Someone in espadrilles had just come down the ramp, silently and with a spring in his step, and was approaching the Belgian barge, holding in each hand a string bag full of provisions from which two big loaves of bread and a few leeks stuck out.
It was the brother, there was no doubt about it, because he looked like Jef Van Houtte, only younger, with less pronounced features. He was wearing blue cotton trousers and a sweater with white stripes. Once on the boat, he spoke to Jef, then looked in Maigret’s direction.
‘Don’t touch anything. I may need you again. If you find out anything …’
‘Can you see me coming to your office, looking like this?’
That made her laugh once again. Pointing to the bottle, she asked:
‘Can I finish it?’
He nodded and went to meet Lapointe, who was just returning, accompanied by a uniformed officer. He gave the latter instructions to guard the pile of things that constituted Doc’s entire fortune until a technician from Criminal Records arrived.
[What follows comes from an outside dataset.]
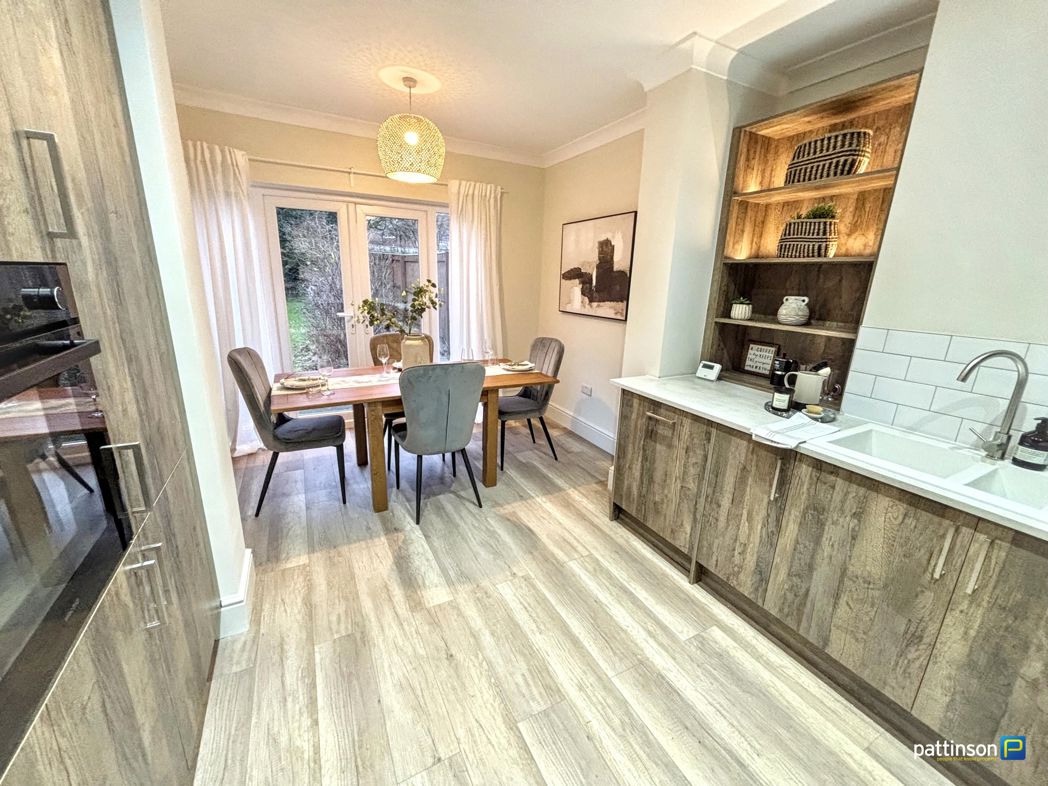 Property image 6 of 21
After which, with Lapointe by his side, he walked over to the Zwarte Zwaan.
‘Are you Hubert Van Houtte?’
More taciturn or more suspicious than his brother, Hubert merely nodded.
‘Did you go dancing last night?’
‘Is there anything wrong with that?’
He didn’t have such a strong accent. Maigret and Lapointe, still standing on the quayside, had to look up at him.
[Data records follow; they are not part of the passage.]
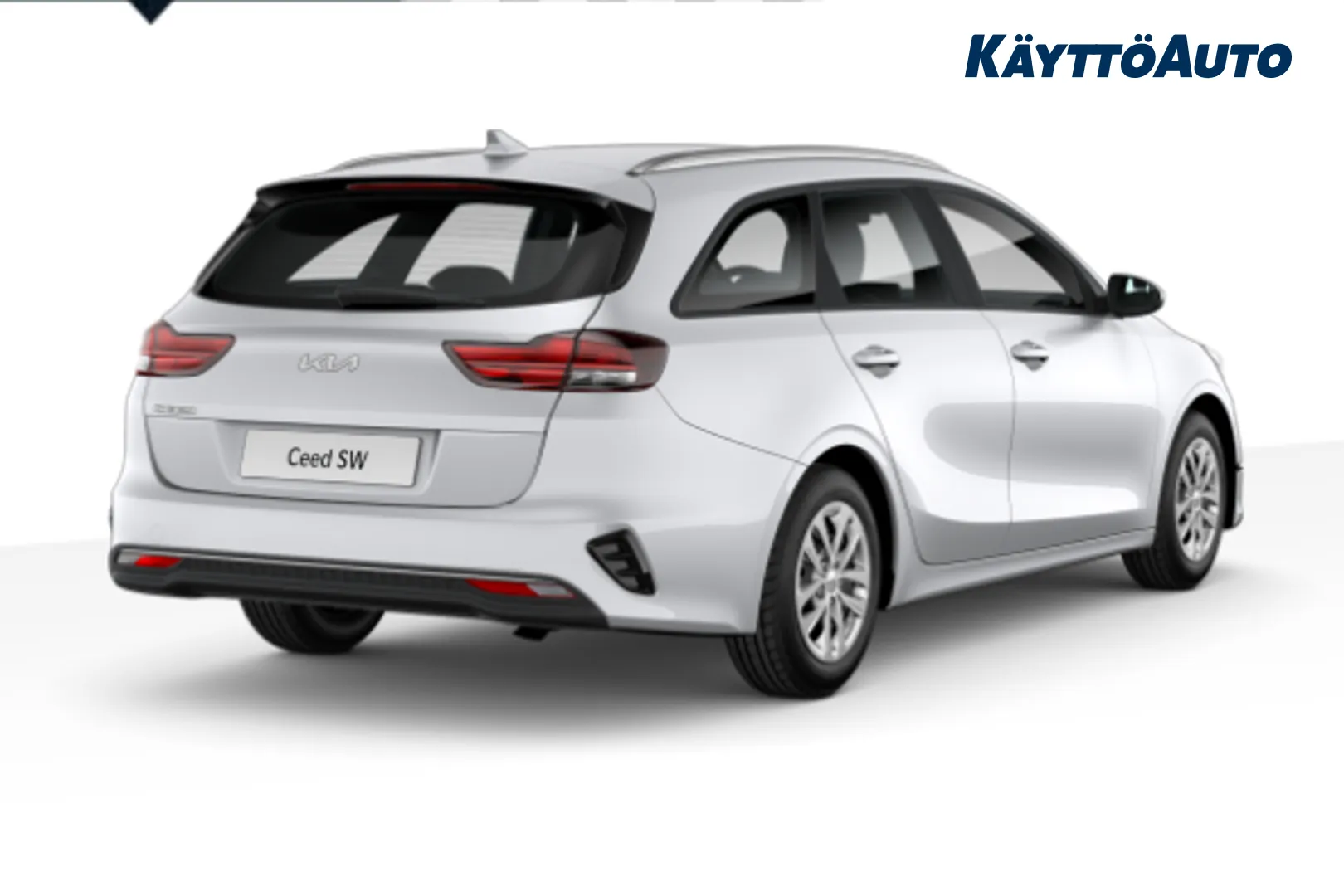 Kia Ceed MRL-755 carousel image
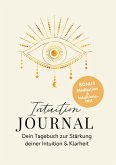 Intuition Journal Intuition Journal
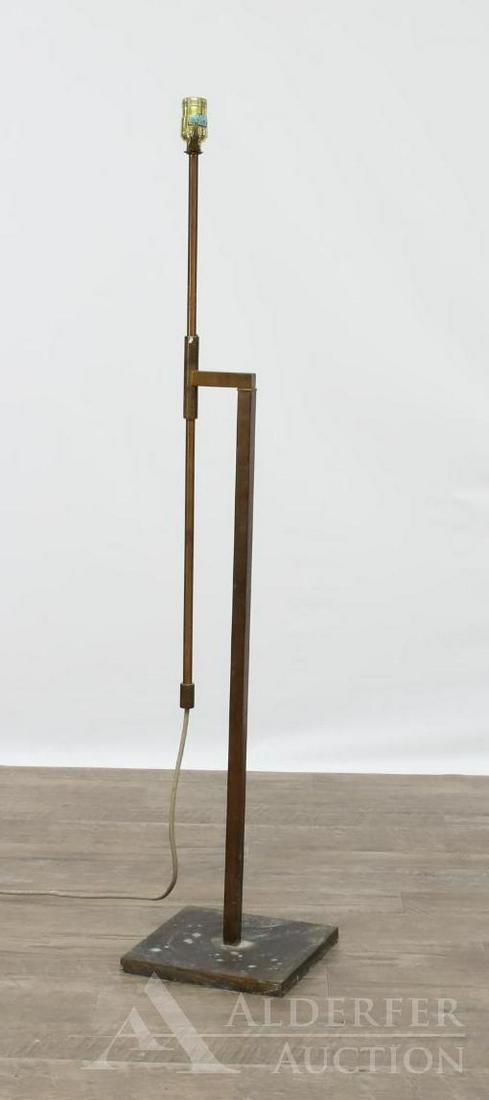 Laurel Lamp Company Floor Lamp (1 of 6)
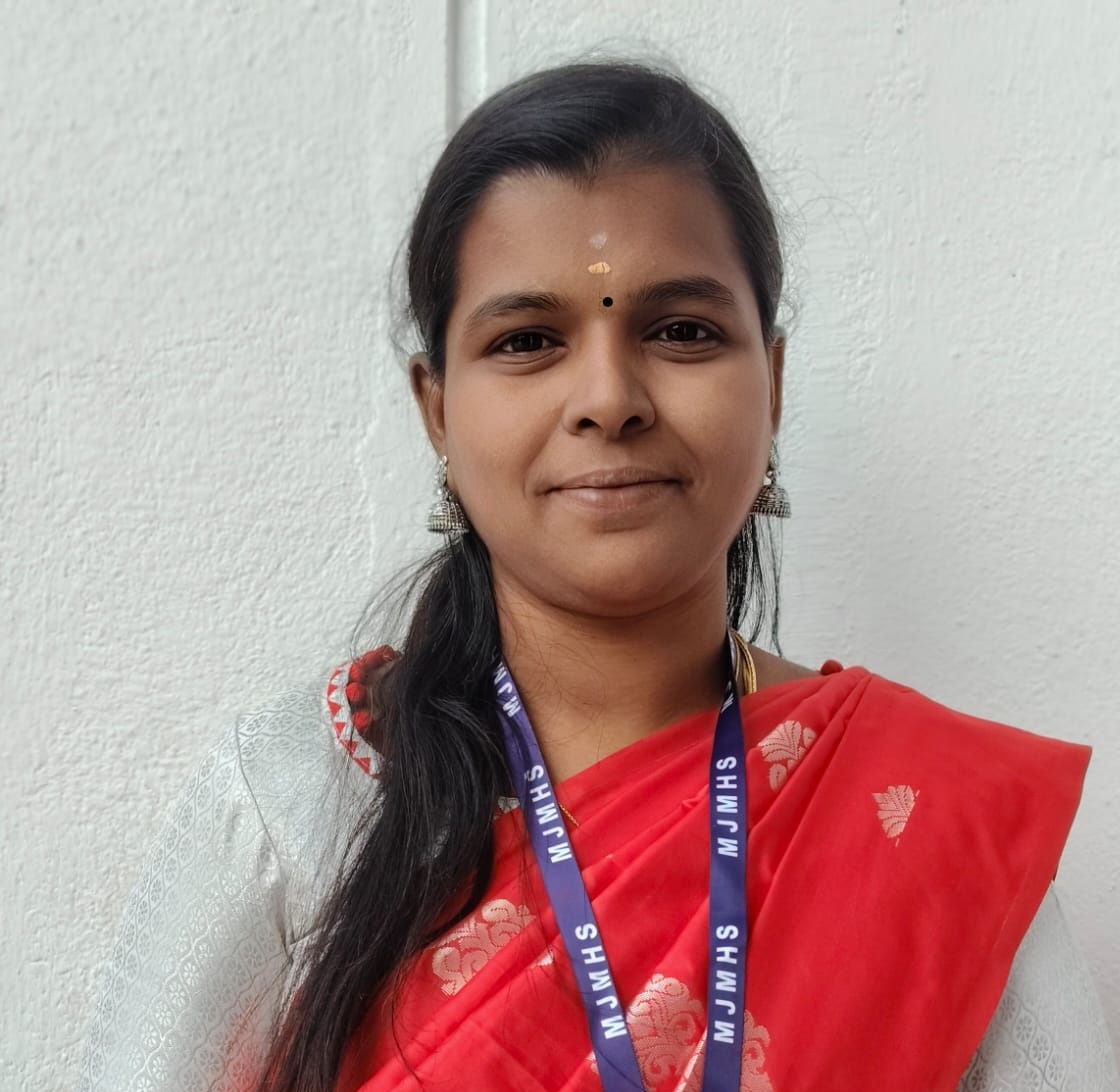 staff-images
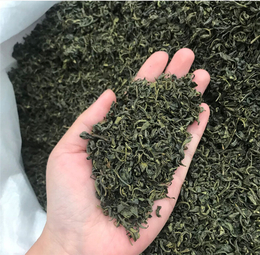 绿茶订购-绍兴绿茶-【峰峰茶业】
‘Which dance hall did you go to?’
‘It was near Place de la Bastille, in a narrow street where there are half a dozen of them. This one’s called Léon’s.’
‘Did you already know it?’
‘I’ve been several times.’
‘So you don’t know what happened?’
‘Only what my brother told me.’
Smoke was emerging from a copper chimney on deck. The woman and the child had gone down into the cabin, and from where they stood Maigret and Lapointe could smell cooking.